**EXERCISE AIM:**
Every record here needs to be written out again exactly.

▼

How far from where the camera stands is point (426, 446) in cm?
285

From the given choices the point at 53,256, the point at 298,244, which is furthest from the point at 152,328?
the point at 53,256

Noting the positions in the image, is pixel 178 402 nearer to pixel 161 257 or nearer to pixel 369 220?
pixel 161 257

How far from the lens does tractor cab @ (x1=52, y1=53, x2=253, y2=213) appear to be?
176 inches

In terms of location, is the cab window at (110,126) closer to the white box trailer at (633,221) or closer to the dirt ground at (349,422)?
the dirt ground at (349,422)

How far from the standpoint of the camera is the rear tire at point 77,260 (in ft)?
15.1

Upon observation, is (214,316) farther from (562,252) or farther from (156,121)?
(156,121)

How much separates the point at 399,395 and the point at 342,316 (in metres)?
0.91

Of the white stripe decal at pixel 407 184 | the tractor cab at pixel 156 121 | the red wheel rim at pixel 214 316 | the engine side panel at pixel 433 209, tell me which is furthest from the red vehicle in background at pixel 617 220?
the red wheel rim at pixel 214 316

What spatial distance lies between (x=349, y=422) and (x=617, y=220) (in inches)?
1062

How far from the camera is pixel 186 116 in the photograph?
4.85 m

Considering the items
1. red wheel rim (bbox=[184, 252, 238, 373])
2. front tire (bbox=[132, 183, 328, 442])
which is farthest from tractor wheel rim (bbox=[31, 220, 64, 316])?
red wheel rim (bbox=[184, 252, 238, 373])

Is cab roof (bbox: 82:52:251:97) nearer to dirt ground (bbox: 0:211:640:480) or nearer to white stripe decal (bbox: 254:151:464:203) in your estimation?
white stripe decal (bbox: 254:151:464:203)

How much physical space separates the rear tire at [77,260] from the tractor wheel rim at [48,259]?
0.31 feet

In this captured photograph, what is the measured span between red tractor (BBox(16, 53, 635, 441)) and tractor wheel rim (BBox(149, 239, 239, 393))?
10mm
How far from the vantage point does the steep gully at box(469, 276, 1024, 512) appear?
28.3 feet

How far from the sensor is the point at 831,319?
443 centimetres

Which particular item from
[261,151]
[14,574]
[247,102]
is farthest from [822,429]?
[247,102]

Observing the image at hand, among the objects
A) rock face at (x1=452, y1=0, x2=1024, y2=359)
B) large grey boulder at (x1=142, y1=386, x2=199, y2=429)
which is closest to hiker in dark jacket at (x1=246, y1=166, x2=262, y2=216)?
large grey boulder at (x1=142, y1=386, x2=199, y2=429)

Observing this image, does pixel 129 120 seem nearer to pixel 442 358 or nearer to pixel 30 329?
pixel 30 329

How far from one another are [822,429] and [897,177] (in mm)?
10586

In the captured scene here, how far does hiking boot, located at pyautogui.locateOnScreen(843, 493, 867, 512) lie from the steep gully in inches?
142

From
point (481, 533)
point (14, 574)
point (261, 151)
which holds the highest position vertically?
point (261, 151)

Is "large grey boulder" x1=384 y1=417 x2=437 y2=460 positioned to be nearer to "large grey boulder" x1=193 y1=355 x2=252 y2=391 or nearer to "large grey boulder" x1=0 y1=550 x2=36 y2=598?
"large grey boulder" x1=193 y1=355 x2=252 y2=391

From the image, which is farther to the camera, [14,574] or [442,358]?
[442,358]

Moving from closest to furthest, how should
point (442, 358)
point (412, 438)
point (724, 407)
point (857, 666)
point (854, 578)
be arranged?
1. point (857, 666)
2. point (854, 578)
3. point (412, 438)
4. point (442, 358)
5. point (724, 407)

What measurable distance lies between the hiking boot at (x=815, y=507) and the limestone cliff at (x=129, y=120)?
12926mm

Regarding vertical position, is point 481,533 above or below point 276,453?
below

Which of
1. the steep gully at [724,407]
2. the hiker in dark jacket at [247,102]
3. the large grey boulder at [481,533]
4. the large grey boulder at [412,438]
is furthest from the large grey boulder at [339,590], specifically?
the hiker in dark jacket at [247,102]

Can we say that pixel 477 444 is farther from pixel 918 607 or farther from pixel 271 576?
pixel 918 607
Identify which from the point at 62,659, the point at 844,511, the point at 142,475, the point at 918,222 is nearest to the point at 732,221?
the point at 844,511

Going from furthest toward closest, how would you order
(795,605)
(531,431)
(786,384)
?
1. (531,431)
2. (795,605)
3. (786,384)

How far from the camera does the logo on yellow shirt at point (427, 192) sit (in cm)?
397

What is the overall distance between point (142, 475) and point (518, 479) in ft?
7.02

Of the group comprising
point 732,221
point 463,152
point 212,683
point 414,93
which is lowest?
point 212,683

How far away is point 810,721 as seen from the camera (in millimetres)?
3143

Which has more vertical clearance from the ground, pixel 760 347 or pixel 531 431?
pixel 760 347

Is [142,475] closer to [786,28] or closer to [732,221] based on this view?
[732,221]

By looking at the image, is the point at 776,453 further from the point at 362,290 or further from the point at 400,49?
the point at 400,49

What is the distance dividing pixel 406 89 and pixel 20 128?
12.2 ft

▲

**TASK SOLUTION:**
How far from where the camera stands is point (426, 446) in cm?
285

From the given choices the point at 53,256, the point at 298,244, which is furthest from the point at 152,328?
the point at 53,256

Noting the positions in the image, is pixel 178 402 nearer to pixel 161 257 or nearer to pixel 369 220?
pixel 161 257

How far from the lens does tractor cab @ (x1=52, y1=53, x2=253, y2=213) appear to be?
176 inches

In terms of location, is the cab window at (110,126) closer to the white box trailer at (633,221) or closer to the dirt ground at (349,422)?
the dirt ground at (349,422)

How far from the standpoint of the camera is the rear tire at point 77,260 (in ft)?
15.1

Upon observation, is (214,316) farther from (562,252) or farther from (156,121)?
(156,121)

How much separates the point at 399,395 and the point at 342,316 (in metres)?
0.91

Of the white stripe decal at pixel 407 184 | the tractor cab at pixel 156 121 | the red wheel rim at pixel 214 316 | the engine side panel at pixel 433 209, tell me which is furthest from the red vehicle in background at pixel 617 220?
the red wheel rim at pixel 214 316

What spatial distance lies between (x=349, y=422) and (x=617, y=220) (in inches)?
1062

How far from the camera is pixel 186 116 in the photograph?
4.85 m

Considering the items
1. red wheel rim (bbox=[184, 252, 238, 373])
2. front tire (bbox=[132, 183, 328, 442])
which is farthest from tractor wheel rim (bbox=[31, 220, 64, 316])?
red wheel rim (bbox=[184, 252, 238, 373])

Is cab roof (bbox: 82:52:251:97) nearer to dirt ground (bbox: 0:211:640:480) or nearer to white stripe decal (bbox: 254:151:464:203) in your estimation?
white stripe decal (bbox: 254:151:464:203)

How much physical space separates the rear tire at [77,260] from the tractor wheel rim at [48,259]?
0.31 feet

In this captured photograph, what is the measured span between red tractor (BBox(16, 53, 635, 441)) and tractor wheel rim (BBox(149, 239, 239, 393))?
10mm
How far from the vantage point does the steep gully at box(469, 276, 1024, 512) appear?
28.3 feet

How far from the sensor is the point at 831,319?
443 centimetres

Which particular item from
[261,151]
[14,574]
[247,102]
is farthest from [822,429]?
[247,102]

Observing the image at hand, among the objects
A) rock face at (x1=452, y1=0, x2=1024, y2=359)
B) large grey boulder at (x1=142, y1=386, x2=199, y2=429)
which is closest to hiker in dark jacket at (x1=246, y1=166, x2=262, y2=216)?
large grey boulder at (x1=142, y1=386, x2=199, y2=429)

Observing this image, does pixel 129 120 seem nearer to pixel 442 358 or nearer to pixel 30 329?
pixel 30 329

How far from one another are [822,429] and [897,177] (in mm)?
10586

In the captured scene here, how far does hiking boot, located at pyautogui.locateOnScreen(843, 493, 867, 512) lie from the steep gully in inches?
142

From
point (481, 533)
point (14, 574)
point (261, 151)
which holds the highest position vertically?
point (261, 151)

Is "large grey boulder" x1=384 y1=417 x2=437 y2=460 positioned to be nearer to "large grey boulder" x1=193 y1=355 x2=252 y2=391 or nearer to "large grey boulder" x1=0 y1=550 x2=36 y2=598?
"large grey boulder" x1=193 y1=355 x2=252 y2=391

From the image, which is farther to the camera, [14,574] or [442,358]?
[442,358]

Moving from closest to furthest, how should
point (442, 358)
point (412, 438)
point (724, 407)
point (857, 666)
point (854, 578)
be arranged?
1. point (857, 666)
2. point (854, 578)
3. point (412, 438)
4. point (442, 358)
5. point (724, 407)

What measurable distance lies between the hiking boot at (x=815, y=507) and the limestone cliff at (x=129, y=120)?
12926mm

Regarding vertical position, is point 481,533 above or below point 276,453?
below

Which of
1. the steep gully at [724,407]
2. the hiker in dark jacket at [247,102]
3. the large grey boulder at [481,533]
4. the large grey boulder at [412,438]
is furthest from the large grey boulder at [339,590], specifically?
the hiker in dark jacket at [247,102]

Can we say that pixel 477 444 is farther from pixel 918 607 or farther from pixel 271 576?
pixel 918 607
Identify which from the point at 62,659, the point at 844,511, the point at 142,475, the point at 918,222 is nearest to the point at 732,221?
the point at 844,511

Going from furthest toward closest, how would you order
(795,605)
(531,431)
(786,384)
?
1. (531,431)
2. (795,605)
3. (786,384)

How far from the camera does the logo on yellow shirt at point (427, 192) sit (in cm)?
397

What is the overall distance between point (142, 475) and point (518, 479) in ft?
7.02

Of the group comprising
point 732,221
point 463,152
point 212,683
point 414,93
which is lowest?
point 212,683

How far away is point 810,721 as seen from the camera (in millimetres)?
3143

Which has more vertical clearance from the ground, pixel 760 347 or pixel 531 431?
pixel 760 347

Is [142,475] closer to [786,28] or closer to [732,221] based on this view?
[732,221]

By looking at the image, is the point at 776,453 further from the point at 362,290 or further from the point at 400,49?
the point at 400,49

What is the distance dividing pixel 406 89 and pixel 20 128?
12.2 ft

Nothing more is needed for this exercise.